Print every line of the listing below without changing anything.
#### DATASET ROWS
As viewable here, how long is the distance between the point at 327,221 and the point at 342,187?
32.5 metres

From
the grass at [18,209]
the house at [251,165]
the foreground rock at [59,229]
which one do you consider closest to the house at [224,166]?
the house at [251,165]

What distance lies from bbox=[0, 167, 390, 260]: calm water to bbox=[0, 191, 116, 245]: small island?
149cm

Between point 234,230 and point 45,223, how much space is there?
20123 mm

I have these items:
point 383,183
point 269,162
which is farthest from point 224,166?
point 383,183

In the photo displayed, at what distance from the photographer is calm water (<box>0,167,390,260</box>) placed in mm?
########
RESULT FOR THIS TASK –
As viewable here, how long is the distance between the point at 327,221 and the point at 342,187?
32.5 metres

From
the grass at [18,209]
the house at [251,165]
the foreground rock at [59,229]
which one do you consider closest to the house at [224,166]?
the house at [251,165]

What distance lies from bbox=[0, 167, 390, 260]: calm water to bbox=[0, 191, 116, 245]: small island?
149cm

Between point 234,230 and point 45,223, how much space is there?
20123 mm

I have these items:
point 383,183
point 269,162
which is farthest from point 224,166?
point 383,183

In the photo displayed, at what distance from the photographer is calm water (<box>0,167,390,260</box>) placed in mm?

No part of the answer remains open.